A Person in A Coma Who Is Terminally Ill
While Claire Conroy was receiving oxygen through a ventilator, Nancy Allen Jobes was in a coma and was receiving food through a feeding tube. Because of complications from an operation after an automobile accident, Ms. Jobes lost the ability to think, but her brain was able to send the necessary signals to her body to keep it functioning.
After finding that Ms. Jobes was in a coma, the Court considered the evidence of her wishes. For example, a cousin said Ms. Jobes was interested in obtaining a card to put in her wallet directing others not to provide medical care to her, but no such card was found in her wallet. Ms. Jobes also casually mentioned to her husband that she would not want to be kept alive under the conditions of Karen Quinlan. The Court held that these types of off-hand remarks were not clear and convincing evidence of Ms. Jobes' wishes.
The Court stated that a guardian did not have to be named for individuals in a coma. The Court decided that, instead, a family member, such as a spouse, parent, an adult child or a sibling should make an end of life decision. Generally, when a patient is in a coma, a guardian needs to be named if there was no close family available. In the Conroy case, the Court required the appointment of a guardian to make decisions. In the Jobe case the Court decided that if someone is in a coma, a guardian is not required and a close family member or friend is authorized to make decisions. Both cases required the physicians to say the patient was terminally ill.

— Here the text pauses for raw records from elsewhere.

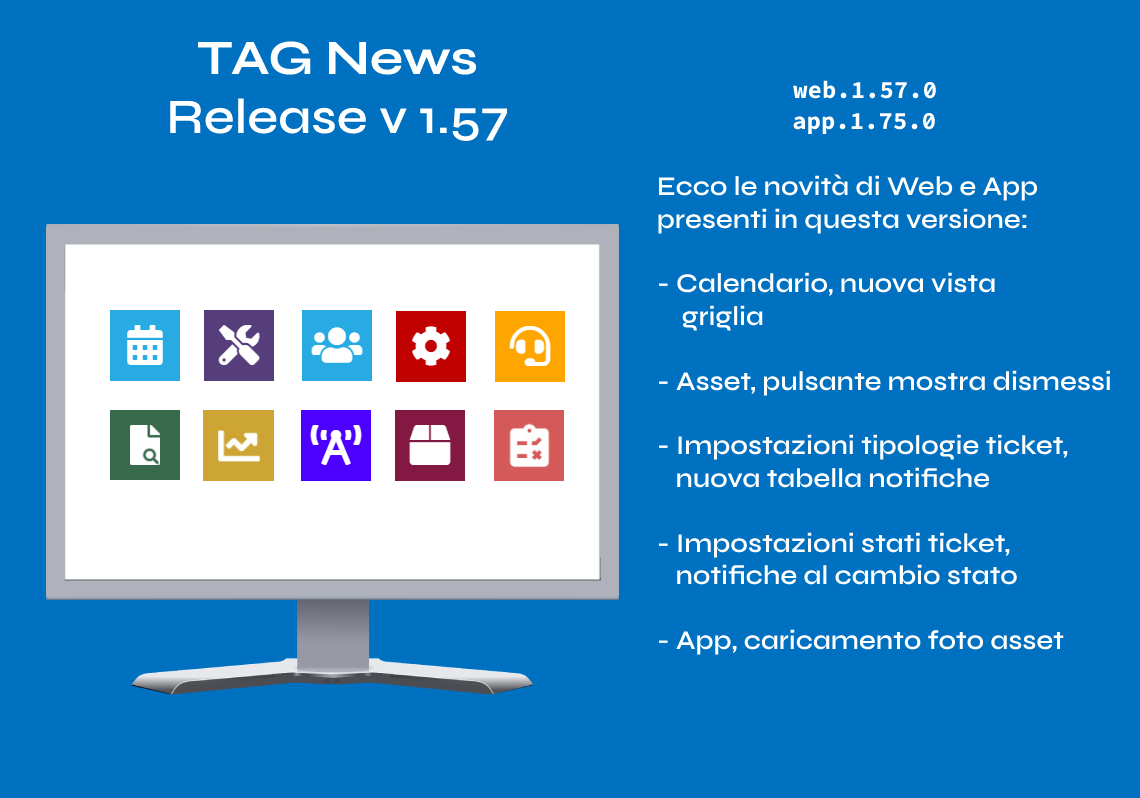 TAG News
Release v 1.57

web.1.57.0
app.1.75.0

Ecco le novità di Web e App presenti in questa versione:

- Calendario, nuova vista griglia

- Asset, pulsante mostra dismessi

- Impostazioni tipologie ticket, nuova tabella notifiche

- Impostazioni stati ticket, notifiche al cambio stato

- App, caricamento foto asset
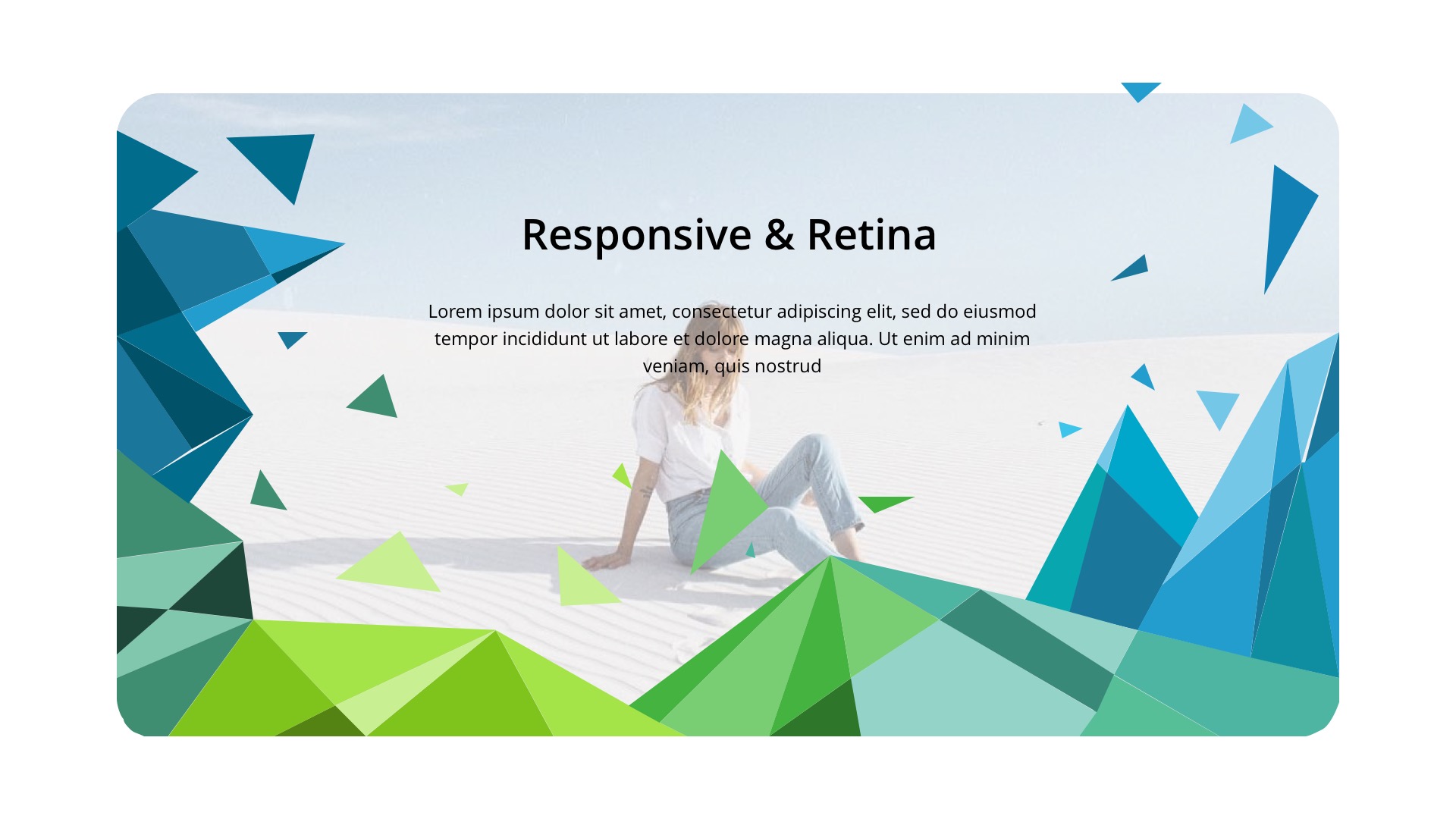 Responsive & Retina

Lorem ipsum dolor sit amet, consectetur adipiscing elit, sed do eiusmod tempor incididunt ut labore et dolore magna aliqua. Ut enim ad minim veniam, quis nostrud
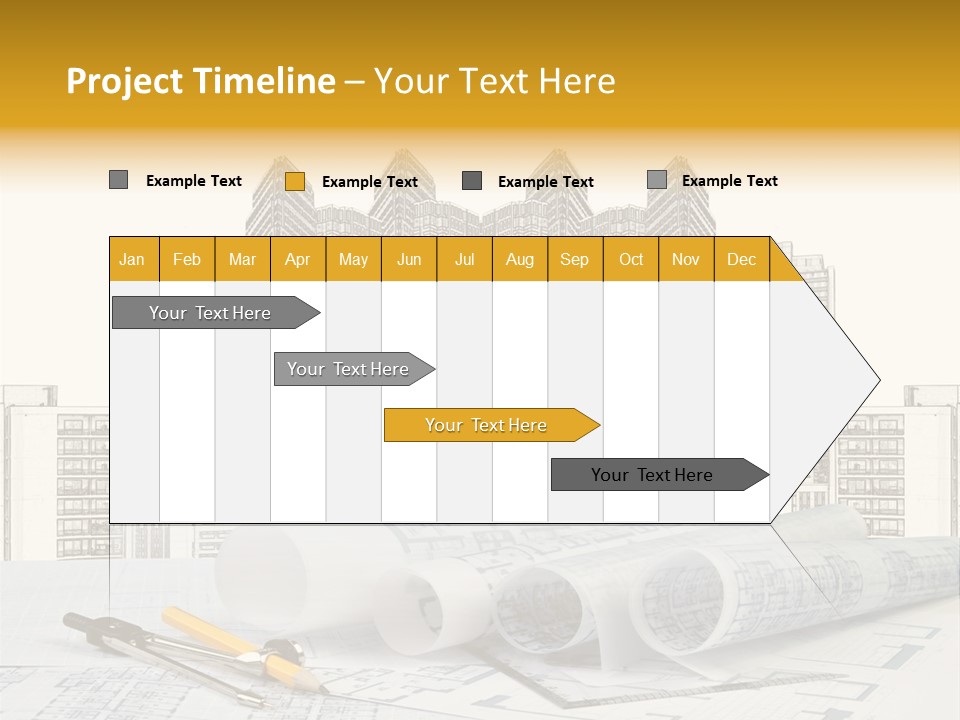 Project Timeline – Your Text Here

Example Text
Example Text
Example Text
Example Text

| Jan | Feb | Mar | Apr | May | Jun | Jul | Aug | Sep | Oct | Nov | Dec |
|---|---|---|---|---|---|---|---|---|---|---|---|

Your Text Here
Your Text Here
Your Text Here
Your Text Here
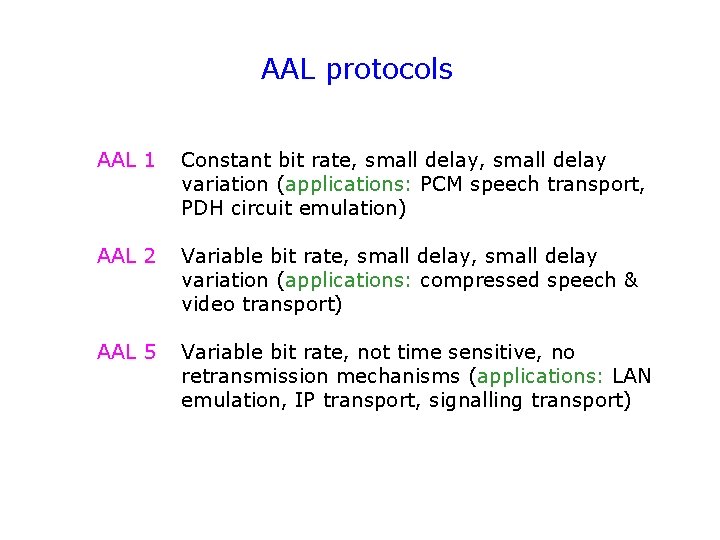 AAL protocols

AAL 1 Constant bit rate, small delay, small delay variation (applications: PCM speech transport, PDH circuit emulation)

AAL 2 Variable bit rate, small delay, small delay variation (applications: compressed speech & video transport)

AAL 5 Variable bit rate, not time sensitive, no retransmission mechanisms (applications: LAN emulation, IP transport, signalling transport)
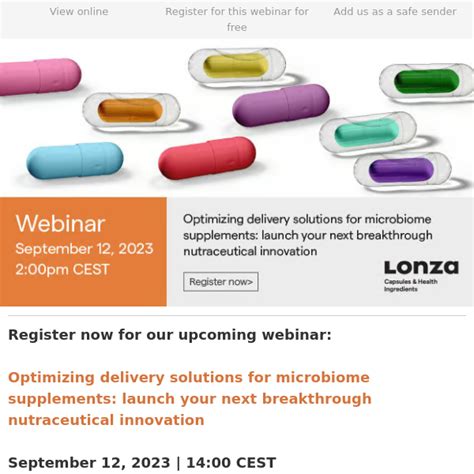 View online

Register for this webinar for free

Add us as a safe sender

Webinar
September 12, 2023
2:00pm CEST

Optimizing delivery solutions for microbiome supplements: launch your next breakthrough nutraceutical innovation

Register now>

Lonza
Capsules & Health Ingredients

Register now for our upcoming webinar:

Optimizing delivery solutions for microbiome supplements: launch your next breakthrough nutraceutical innovation

September 12, 2023 | 14:00 CEST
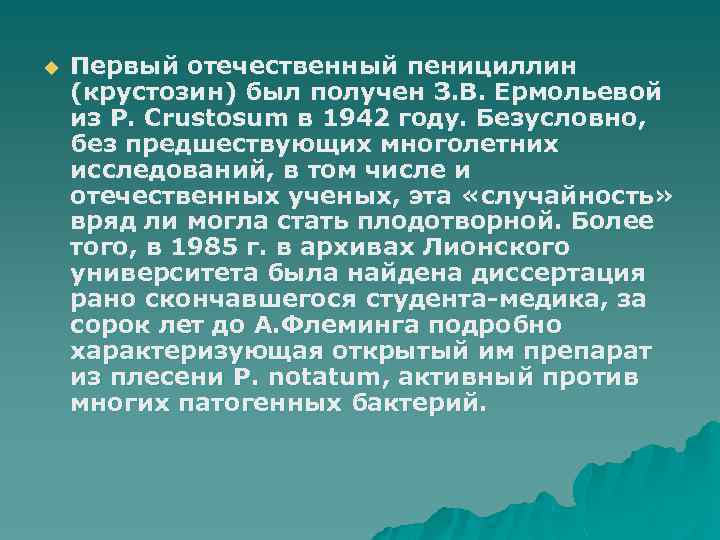 Первый отечественный пенициллин (крустозин) был получен З.В. Ермольевой из P. Crustosum в 1942 году. Безусловно, без предшествующих многолетних исследований, в том числе и отечественных ученых, эта «случайность» вряд ли могла стать плодотворной. Более того, в 1985 г. в архивах Лионского университета была найдена диссертация рано скончавшегося студента-медика, за сорок лет до А.Флеминга подробно характеризующая открытый им препарат из плесени P. notatum, активный против многих патогенных бактерий.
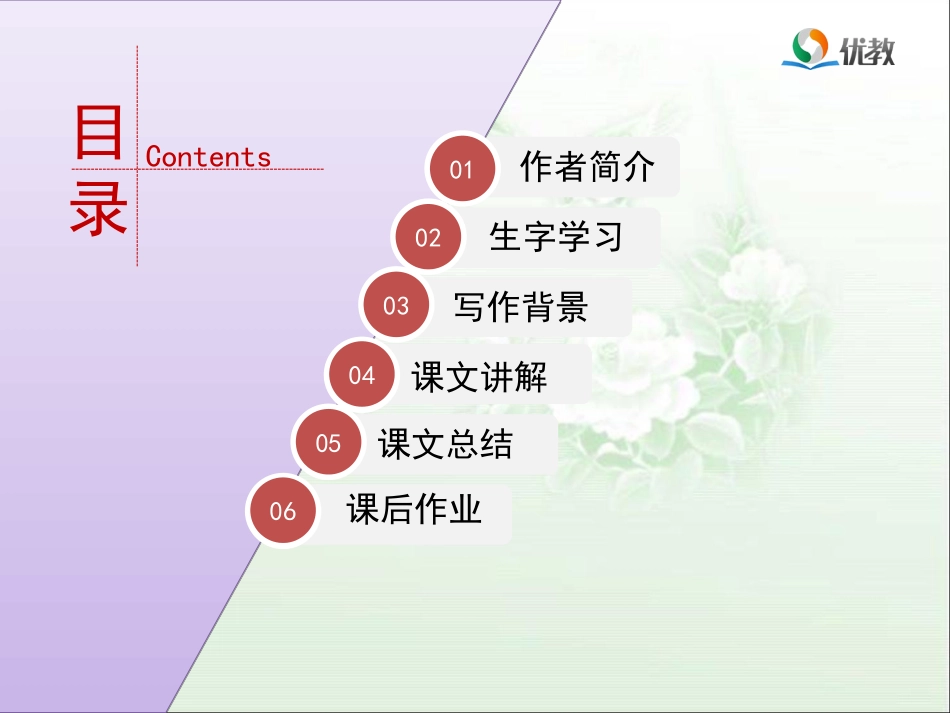 优教

目录 Contents

01 作者简介

02 生字学习

03 写作背景

04 课文讲解

05 课文总结

06 课后作业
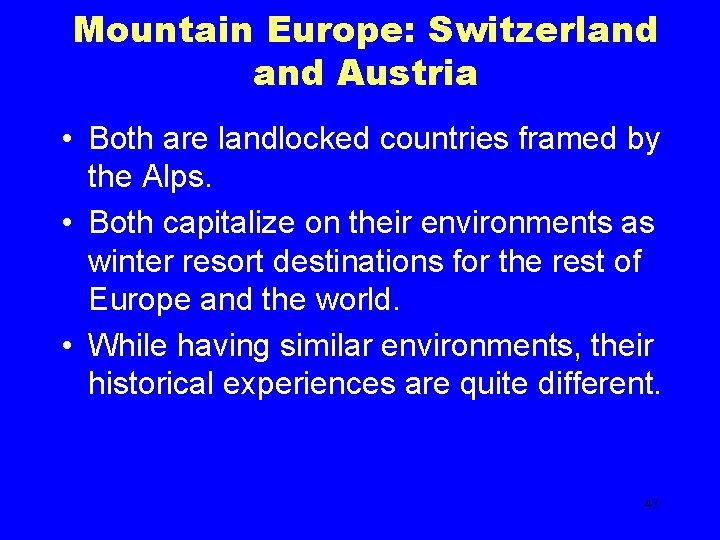 Mountain Europe: Switzerland and Austria

• Both are landlocked countries framed by the Alps.

• Both capitalize on their environments as winter resort destinations for the rest of Europe and the world.

• While having similar environments, their historical experiences are quite different.

47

A Person in A Coma Who Is Not Terminally Ill
While the Conroy case set up standards for a terminally ill incapacitated person, and the Jobes case set up standards for a terminally ill person in a coma, the case of Hilda Peter dealt with a patient who was in a coma and was not expected to die in the near future.
The Supreme Court stated that it was irrelevant whether Hilda Peter was suffering from a terminal illness because she was in a coma. In a coma she could have no conscious enjoyment of life, so the balancing test of the Conroy case was not applicable, and her quality of life could not be weighed against the strength of evidence that she would decline
treatment.
The Court also recognized that in some situations, a more distant relative functions as part of a patient's immediate family, and that in other situations, a close family member does not act to protect a patient's interest. In both of these cases, the health care professionals providing care are in a position to decide whether to treat a person as a close family member or, in the alternative, to refuse to accept the wishes of a close family member.
In the case of an individual in a coma, who is not terminally ill, if the guardian and family of a patient conclude that the patient would not want to be sustained by life supporting treatment, and the attending physician agrees that the life support apparatus should be discontinued, and if the attending physician and Hospital Prognosis Committee verify the patient is permanently in a coma, the guardian can refuse treatment on the patient's behalf. Interested parties need not have clear and convincing evidence of the patient's intention, they need only render their best judgment as to what medical decision the patient would want them to make.